The HAWAII Magazine Guide to Maui Ziplinesby: Derek Paiva
posted: Fri May 07, 2010 at 12:20 PM
Skyline Eco-Adventures: Kaanapali
No. of lines: 8
Length of lines: 350 feet to 1,100 feet
Maximum height: 150 feet
Course ideal for: Adventurous zipliners who haven’t done a course using rock-climbing harnesses.
Claim to fame: Best zipline views of West Maui Mountain leeward valleys. On the last tour of the day, stunning sunset views of Molokai and Lanai.
“A more aggressive style of ziplining.” That’s what a Skyline instructor explained would be the difference between the company’s Haleakala course and the longer, higher-elevated lines of its Kaanapali course.
You still use a rock-climbing harness, but the experience at these speeds is different. Instructors taught us how to “steer” our harnesses to avoid spinning too much, and how to brake at higher speeds. Right away, I liked the additional skill it took to control the zip here.

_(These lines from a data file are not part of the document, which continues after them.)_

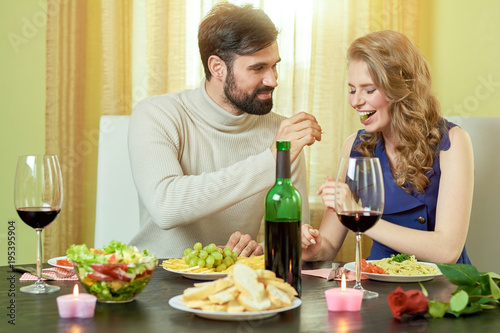 guy feeding grape to girl young couple romantic dinner stay at
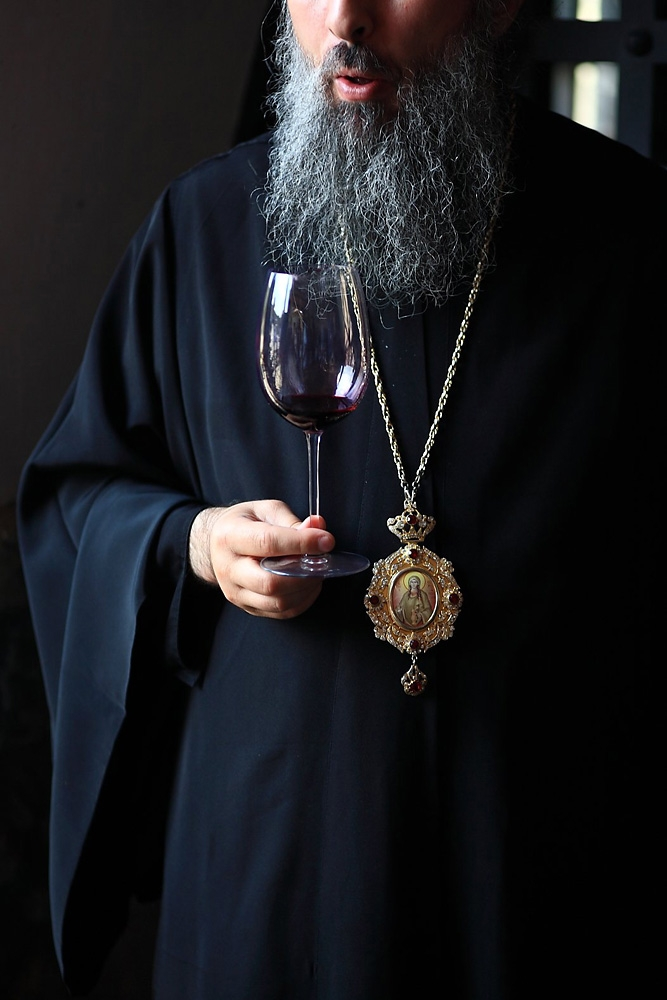 A monk at the Alaverdi monastery shows symposium participants one of the wines they produce.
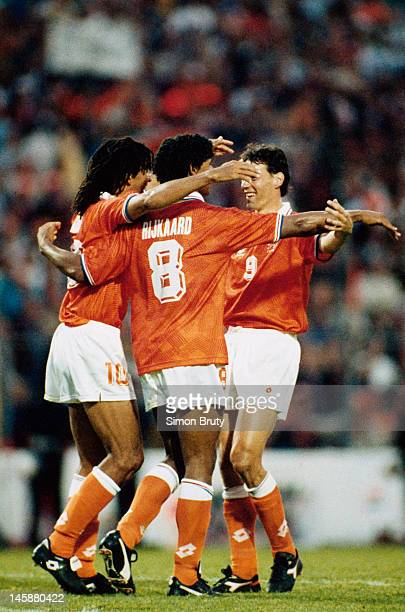 The AC Milan contingent of Ruud Gullit Frank Rijkaard and Marco van Basten of Netherlands celebrate a famous victory at full time during the UEFA...
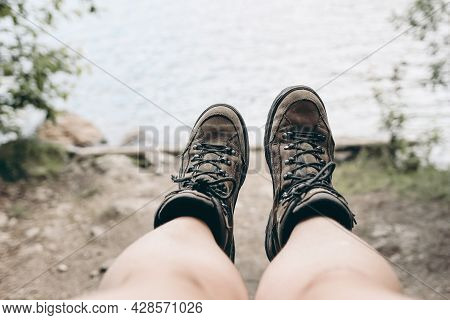 Closeup Of A Womans Legs And Old Leather Trekking Boots. Blurred Lake, River And Shrubs Background.
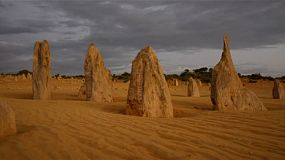 The Pinnacles at sunset, with storm clouds brewing in the sky. The Pinnacles are limestone formations contained within Nambung National Park, near the town of Cervantes, Western Australia.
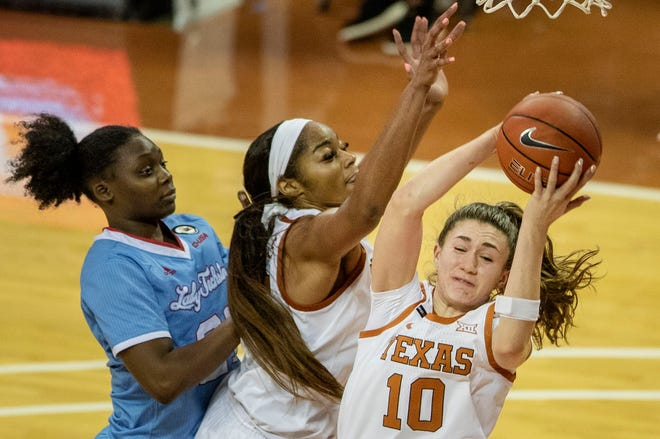 Texas guard Shay Holle (10) grabs a rebound over teammate Charli Collier (35) during a win over Louisiana Tech in Austin on Dec. 2, 2020.
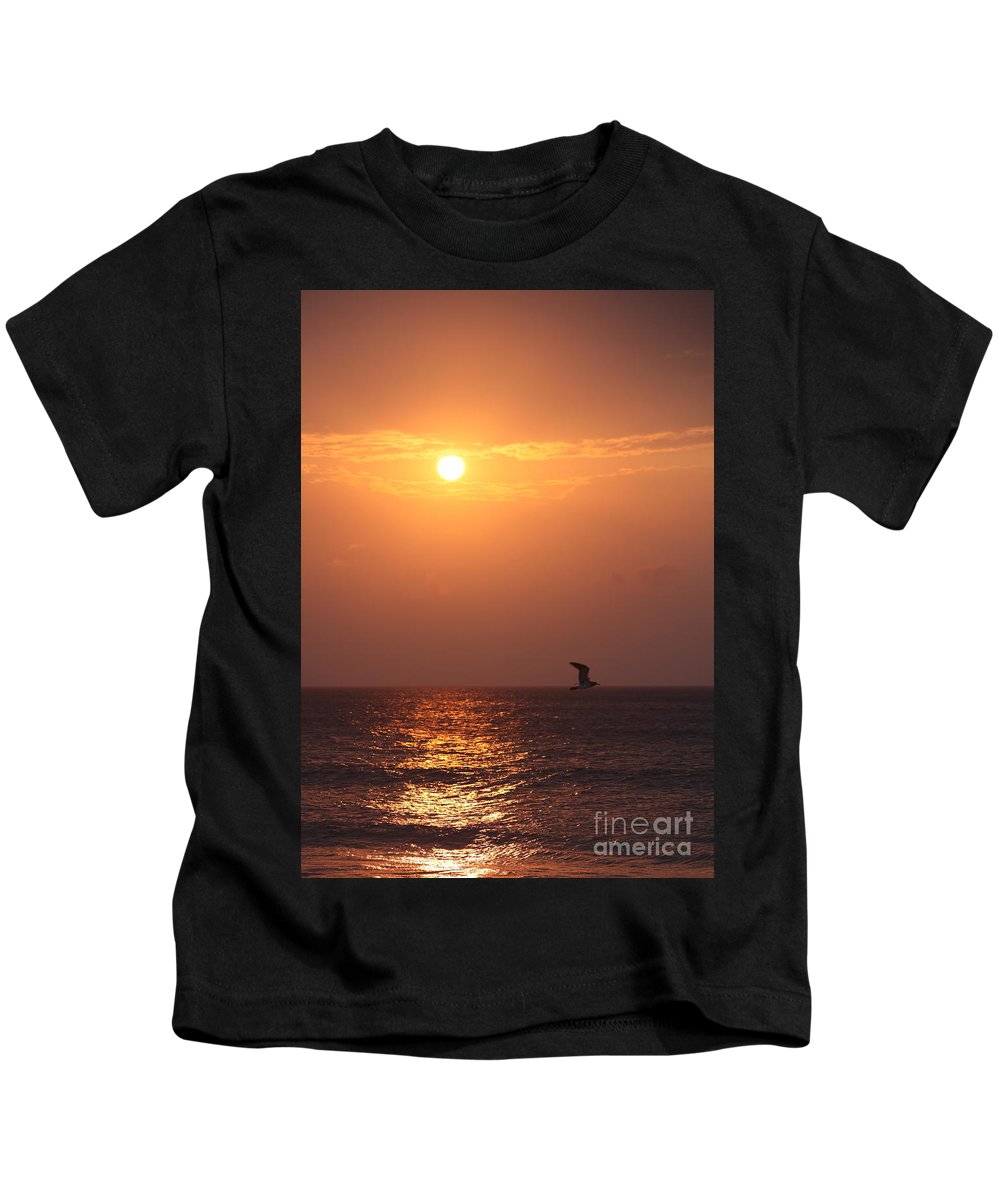 Birds Kids T-Shirt featuring the photograph Peach Sunrise and Bird in Flight by Nadine Rippelmeyer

Skyline Kaanapali’s course criss-crosses a gulch in the West Maui Mountains, which on my late-afternoon tour offered picture-perfect views of setting-sun rays on Pailolo Channel spilling through clouds passing by Molokai and Lanai.
A portion of Skyline’s Kaanapali and Haleakala fees pay for the company’s native plantlife reforestation hikes.
Best zipline: Line No. 6, on which zipliners are advised to get a running start off the ramp to gain the momentum needed to make it to the other side of the gulch. No worries if you don’t make it. Instructors are pros at rescues on this line.